* Given passage:
■ ■ ■ ■

Linux Text Processing Guide

Text processing is a core skill for Linux system administration and development. This guide covers powerful tools for searching, filtering, transforming, and analyzing text data.

Overview: Text Processing Tools

Tool	Purpose	Best For
`grep`	Search patterns	Finding text in files
`sed`	Stream editor	Find and replace, text transformation
`awk`	Pattern scanning	Column-based processing, reports
`cut`	Extract columns	Extracting fields from delimited files
`sort`	Sort lines	Ordering text data
`uniq`	Remove duplicates	Finding unique/duplicate lines
`tr`	Translate characters	Case conversion, character replacement
`wc`	Count lines/words	Text statistics

Searching Text with grep

Basic grep Usage

# Search for pattern in file
grep "error" logfile.txt

# Case-insensitive search
grep -i "warning" logfile.txt

# Search multiple files
grep "TODO" *.py

# Recursive search
grep -r "function" /project/src/

# Show line numbers
grep -n "import" script.py

Advanced grep Patterns

# Regular expressions
grep "^Error" logs.txt          # Lines starting with "Error"
grep "failed$" logs.txt          # Lines ending with "failed"
grep "[0-9]{3}" data.txt         # Three consecutive digits
grep "user\|admin" access.log    # Match "user" OR "admin"

■ ■ ■ ■

* Dataset excerpts:
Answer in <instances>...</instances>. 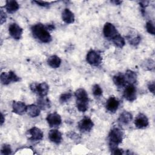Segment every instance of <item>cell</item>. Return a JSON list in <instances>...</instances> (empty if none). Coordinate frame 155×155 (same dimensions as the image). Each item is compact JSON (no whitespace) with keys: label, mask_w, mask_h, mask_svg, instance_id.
Instances as JSON below:
<instances>
[{"label":"cell","mask_w":155,"mask_h":155,"mask_svg":"<svg viewBox=\"0 0 155 155\" xmlns=\"http://www.w3.org/2000/svg\"><path fill=\"white\" fill-rule=\"evenodd\" d=\"M33 35L39 41L43 43H49L52 38L46 26L42 24L38 23L31 27Z\"/></svg>","instance_id":"obj_1"},{"label":"cell","mask_w":155,"mask_h":155,"mask_svg":"<svg viewBox=\"0 0 155 155\" xmlns=\"http://www.w3.org/2000/svg\"><path fill=\"white\" fill-rule=\"evenodd\" d=\"M74 96L76 99V107L81 112H85L88 109V97L87 91L82 88L78 89L75 93Z\"/></svg>","instance_id":"obj_2"},{"label":"cell","mask_w":155,"mask_h":155,"mask_svg":"<svg viewBox=\"0 0 155 155\" xmlns=\"http://www.w3.org/2000/svg\"><path fill=\"white\" fill-rule=\"evenodd\" d=\"M124 133L118 128H113L108 134V143L111 150L117 148V146L122 142Z\"/></svg>","instance_id":"obj_3"},{"label":"cell","mask_w":155,"mask_h":155,"mask_svg":"<svg viewBox=\"0 0 155 155\" xmlns=\"http://www.w3.org/2000/svg\"><path fill=\"white\" fill-rule=\"evenodd\" d=\"M30 90L38 95L39 97H45L47 95L49 91V86L46 82L36 83L33 82L30 85Z\"/></svg>","instance_id":"obj_4"},{"label":"cell","mask_w":155,"mask_h":155,"mask_svg":"<svg viewBox=\"0 0 155 155\" xmlns=\"http://www.w3.org/2000/svg\"><path fill=\"white\" fill-rule=\"evenodd\" d=\"M87 62L93 66H98L102 62V56L97 51L91 50H90L86 56Z\"/></svg>","instance_id":"obj_5"},{"label":"cell","mask_w":155,"mask_h":155,"mask_svg":"<svg viewBox=\"0 0 155 155\" xmlns=\"http://www.w3.org/2000/svg\"><path fill=\"white\" fill-rule=\"evenodd\" d=\"M1 82L4 85H8L11 82H18L20 78L12 71L8 72H2L1 74Z\"/></svg>","instance_id":"obj_6"},{"label":"cell","mask_w":155,"mask_h":155,"mask_svg":"<svg viewBox=\"0 0 155 155\" xmlns=\"http://www.w3.org/2000/svg\"><path fill=\"white\" fill-rule=\"evenodd\" d=\"M93 122L90 118L88 117H84L78 122V127L79 131H81L82 133L90 132L93 128Z\"/></svg>","instance_id":"obj_7"},{"label":"cell","mask_w":155,"mask_h":155,"mask_svg":"<svg viewBox=\"0 0 155 155\" xmlns=\"http://www.w3.org/2000/svg\"><path fill=\"white\" fill-rule=\"evenodd\" d=\"M103 33L106 38L111 40L118 34V32L113 24L110 22H106L103 28Z\"/></svg>","instance_id":"obj_8"},{"label":"cell","mask_w":155,"mask_h":155,"mask_svg":"<svg viewBox=\"0 0 155 155\" xmlns=\"http://www.w3.org/2000/svg\"><path fill=\"white\" fill-rule=\"evenodd\" d=\"M8 32L13 39L19 40L22 38L23 29L17 24L12 23L8 27Z\"/></svg>","instance_id":"obj_9"},{"label":"cell","mask_w":155,"mask_h":155,"mask_svg":"<svg viewBox=\"0 0 155 155\" xmlns=\"http://www.w3.org/2000/svg\"><path fill=\"white\" fill-rule=\"evenodd\" d=\"M124 97L130 102H133L136 99V88L133 84H128L124 91Z\"/></svg>","instance_id":"obj_10"},{"label":"cell","mask_w":155,"mask_h":155,"mask_svg":"<svg viewBox=\"0 0 155 155\" xmlns=\"http://www.w3.org/2000/svg\"><path fill=\"white\" fill-rule=\"evenodd\" d=\"M28 133L30 136L28 139L33 142L40 141L42 139L44 136L43 132L41 131V130L36 127H33L30 128L28 131Z\"/></svg>","instance_id":"obj_11"},{"label":"cell","mask_w":155,"mask_h":155,"mask_svg":"<svg viewBox=\"0 0 155 155\" xmlns=\"http://www.w3.org/2000/svg\"><path fill=\"white\" fill-rule=\"evenodd\" d=\"M46 120L50 127H58L62 122L61 116L56 112L49 114L47 116Z\"/></svg>","instance_id":"obj_12"},{"label":"cell","mask_w":155,"mask_h":155,"mask_svg":"<svg viewBox=\"0 0 155 155\" xmlns=\"http://www.w3.org/2000/svg\"><path fill=\"white\" fill-rule=\"evenodd\" d=\"M148 124V119L146 115L140 113L137 115L134 120V125L137 128L143 129L147 128Z\"/></svg>","instance_id":"obj_13"},{"label":"cell","mask_w":155,"mask_h":155,"mask_svg":"<svg viewBox=\"0 0 155 155\" xmlns=\"http://www.w3.org/2000/svg\"><path fill=\"white\" fill-rule=\"evenodd\" d=\"M119 106V102L114 96L110 97L107 101L106 104H105V107L107 110L112 113H114L116 111V110L118 109Z\"/></svg>","instance_id":"obj_14"},{"label":"cell","mask_w":155,"mask_h":155,"mask_svg":"<svg viewBox=\"0 0 155 155\" xmlns=\"http://www.w3.org/2000/svg\"><path fill=\"white\" fill-rule=\"evenodd\" d=\"M27 106L21 101H13L12 104V111L13 113L22 115L27 112Z\"/></svg>","instance_id":"obj_15"},{"label":"cell","mask_w":155,"mask_h":155,"mask_svg":"<svg viewBox=\"0 0 155 155\" xmlns=\"http://www.w3.org/2000/svg\"><path fill=\"white\" fill-rule=\"evenodd\" d=\"M48 138L50 140L56 144L60 143L62 140V136L61 133L56 130H51L48 133Z\"/></svg>","instance_id":"obj_16"},{"label":"cell","mask_w":155,"mask_h":155,"mask_svg":"<svg viewBox=\"0 0 155 155\" xmlns=\"http://www.w3.org/2000/svg\"><path fill=\"white\" fill-rule=\"evenodd\" d=\"M62 21L66 24H72L74 22V15L68 8H65L62 12Z\"/></svg>","instance_id":"obj_17"},{"label":"cell","mask_w":155,"mask_h":155,"mask_svg":"<svg viewBox=\"0 0 155 155\" xmlns=\"http://www.w3.org/2000/svg\"><path fill=\"white\" fill-rule=\"evenodd\" d=\"M113 81L118 88H122L126 86L127 81L125 76L122 73H117L113 77Z\"/></svg>","instance_id":"obj_18"},{"label":"cell","mask_w":155,"mask_h":155,"mask_svg":"<svg viewBox=\"0 0 155 155\" xmlns=\"http://www.w3.org/2000/svg\"><path fill=\"white\" fill-rule=\"evenodd\" d=\"M5 8L8 13H13L19 9V5L15 0H7L5 2Z\"/></svg>","instance_id":"obj_19"},{"label":"cell","mask_w":155,"mask_h":155,"mask_svg":"<svg viewBox=\"0 0 155 155\" xmlns=\"http://www.w3.org/2000/svg\"><path fill=\"white\" fill-rule=\"evenodd\" d=\"M132 119V114L128 111H124L120 114L118 118V121L122 125H128L131 121Z\"/></svg>","instance_id":"obj_20"},{"label":"cell","mask_w":155,"mask_h":155,"mask_svg":"<svg viewBox=\"0 0 155 155\" xmlns=\"http://www.w3.org/2000/svg\"><path fill=\"white\" fill-rule=\"evenodd\" d=\"M47 64L50 67L53 68H57L61 65V59L56 55H52L48 58Z\"/></svg>","instance_id":"obj_21"},{"label":"cell","mask_w":155,"mask_h":155,"mask_svg":"<svg viewBox=\"0 0 155 155\" xmlns=\"http://www.w3.org/2000/svg\"><path fill=\"white\" fill-rule=\"evenodd\" d=\"M27 113L30 117H36L40 114L41 109L38 106L35 104H31L27 106Z\"/></svg>","instance_id":"obj_22"},{"label":"cell","mask_w":155,"mask_h":155,"mask_svg":"<svg viewBox=\"0 0 155 155\" xmlns=\"http://www.w3.org/2000/svg\"><path fill=\"white\" fill-rule=\"evenodd\" d=\"M38 105L40 109L45 110L51 107L50 101L48 97H39L38 99Z\"/></svg>","instance_id":"obj_23"},{"label":"cell","mask_w":155,"mask_h":155,"mask_svg":"<svg viewBox=\"0 0 155 155\" xmlns=\"http://www.w3.org/2000/svg\"><path fill=\"white\" fill-rule=\"evenodd\" d=\"M124 76L127 82L129 83V84H134L136 82L137 74L134 71L131 70H128Z\"/></svg>","instance_id":"obj_24"},{"label":"cell","mask_w":155,"mask_h":155,"mask_svg":"<svg viewBox=\"0 0 155 155\" xmlns=\"http://www.w3.org/2000/svg\"><path fill=\"white\" fill-rule=\"evenodd\" d=\"M111 40L113 44L119 48H122L125 44V39L119 33L117 35H116Z\"/></svg>","instance_id":"obj_25"},{"label":"cell","mask_w":155,"mask_h":155,"mask_svg":"<svg viewBox=\"0 0 155 155\" xmlns=\"http://www.w3.org/2000/svg\"><path fill=\"white\" fill-rule=\"evenodd\" d=\"M142 68L146 70H152L154 68V62L152 59H147L142 63Z\"/></svg>","instance_id":"obj_26"},{"label":"cell","mask_w":155,"mask_h":155,"mask_svg":"<svg viewBox=\"0 0 155 155\" xmlns=\"http://www.w3.org/2000/svg\"><path fill=\"white\" fill-rule=\"evenodd\" d=\"M127 40L128 41L129 43L131 45H133L134 46H136L138 45L141 40V38L140 36L137 35L136 36H127Z\"/></svg>","instance_id":"obj_27"},{"label":"cell","mask_w":155,"mask_h":155,"mask_svg":"<svg viewBox=\"0 0 155 155\" xmlns=\"http://www.w3.org/2000/svg\"><path fill=\"white\" fill-rule=\"evenodd\" d=\"M72 96V93L71 92H66L62 93L59 97V102L61 104H64L68 101Z\"/></svg>","instance_id":"obj_28"},{"label":"cell","mask_w":155,"mask_h":155,"mask_svg":"<svg viewBox=\"0 0 155 155\" xmlns=\"http://www.w3.org/2000/svg\"><path fill=\"white\" fill-rule=\"evenodd\" d=\"M92 92L96 97H100L102 94V90L98 84H95L93 86Z\"/></svg>","instance_id":"obj_29"},{"label":"cell","mask_w":155,"mask_h":155,"mask_svg":"<svg viewBox=\"0 0 155 155\" xmlns=\"http://www.w3.org/2000/svg\"><path fill=\"white\" fill-rule=\"evenodd\" d=\"M12 152V148L10 146V145L8 144H4L2 146L1 150V153L3 155H9L11 154Z\"/></svg>","instance_id":"obj_30"},{"label":"cell","mask_w":155,"mask_h":155,"mask_svg":"<svg viewBox=\"0 0 155 155\" xmlns=\"http://www.w3.org/2000/svg\"><path fill=\"white\" fill-rule=\"evenodd\" d=\"M146 29L148 33L154 35V25L151 21H149L146 23Z\"/></svg>","instance_id":"obj_31"},{"label":"cell","mask_w":155,"mask_h":155,"mask_svg":"<svg viewBox=\"0 0 155 155\" xmlns=\"http://www.w3.org/2000/svg\"><path fill=\"white\" fill-rule=\"evenodd\" d=\"M139 5L141 8V12L142 13L143 15H144V12H145V8L148 6V4H149V1H140L139 2Z\"/></svg>","instance_id":"obj_32"},{"label":"cell","mask_w":155,"mask_h":155,"mask_svg":"<svg viewBox=\"0 0 155 155\" xmlns=\"http://www.w3.org/2000/svg\"><path fill=\"white\" fill-rule=\"evenodd\" d=\"M35 3H36L37 5L44 7H47L50 4V2H47V1H34Z\"/></svg>","instance_id":"obj_33"},{"label":"cell","mask_w":155,"mask_h":155,"mask_svg":"<svg viewBox=\"0 0 155 155\" xmlns=\"http://www.w3.org/2000/svg\"><path fill=\"white\" fill-rule=\"evenodd\" d=\"M0 17H1V24H2L4 22L6 21L7 19V15L6 13L3 11L2 8H1V12H0Z\"/></svg>","instance_id":"obj_34"},{"label":"cell","mask_w":155,"mask_h":155,"mask_svg":"<svg viewBox=\"0 0 155 155\" xmlns=\"http://www.w3.org/2000/svg\"><path fill=\"white\" fill-rule=\"evenodd\" d=\"M154 82L152 81V82H150L148 84V88L150 90V92H151L153 94H154Z\"/></svg>","instance_id":"obj_35"},{"label":"cell","mask_w":155,"mask_h":155,"mask_svg":"<svg viewBox=\"0 0 155 155\" xmlns=\"http://www.w3.org/2000/svg\"><path fill=\"white\" fill-rule=\"evenodd\" d=\"M111 153L113 154H119V155H121V154H124V152L123 150L119 149L118 148H114V150H111Z\"/></svg>","instance_id":"obj_36"},{"label":"cell","mask_w":155,"mask_h":155,"mask_svg":"<svg viewBox=\"0 0 155 155\" xmlns=\"http://www.w3.org/2000/svg\"><path fill=\"white\" fill-rule=\"evenodd\" d=\"M4 121H5V118H4V117L3 114L1 113V125L3 124V123H4Z\"/></svg>","instance_id":"obj_37"},{"label":"cell","mask_w":155,"mask_h":155,"mask_svg":"<svg viewBox=\"0 0 155 155\" xmlns=\"http://www.w3.org/2000/svg\"><path fill=\"white\" fill-rule=\"evenodd\" d=\"M111 2L114 3L116 5H119L120 4L122 3V1H111Z\"/></svg>","instance_id":"obj_38"}]
</instances>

■ ■ ■ ■

* Task list:
(a) Decide whether each statement agrees with the Linux text processing guide. Answer yes or no for each, and quote the deciding words of the guide.
(i) Text processing is called a core skill for Linux system administration and development.
(ii) The `-i` option gives a case-insensitive search with grep.
(iii) The pattern "^Error" matches lines that end with "Error".
(b) Edit the Linux text processing guide between "Text processing is" and "analyzing text data.", inclusive, replacing "powerful" with "essential".

* Solutions to the tasks:
(a)
(i) Yes: "Text processing is a core skill for Linux system administration and development."
(ii) Yes: "Case-insensitive search"
(iii) No: "Lines starting with "Error""

(b)
Text processing is a core skill for Linux system administration and development. This guide covers essential tools for searching, filtering, transforming, and analyzing text data.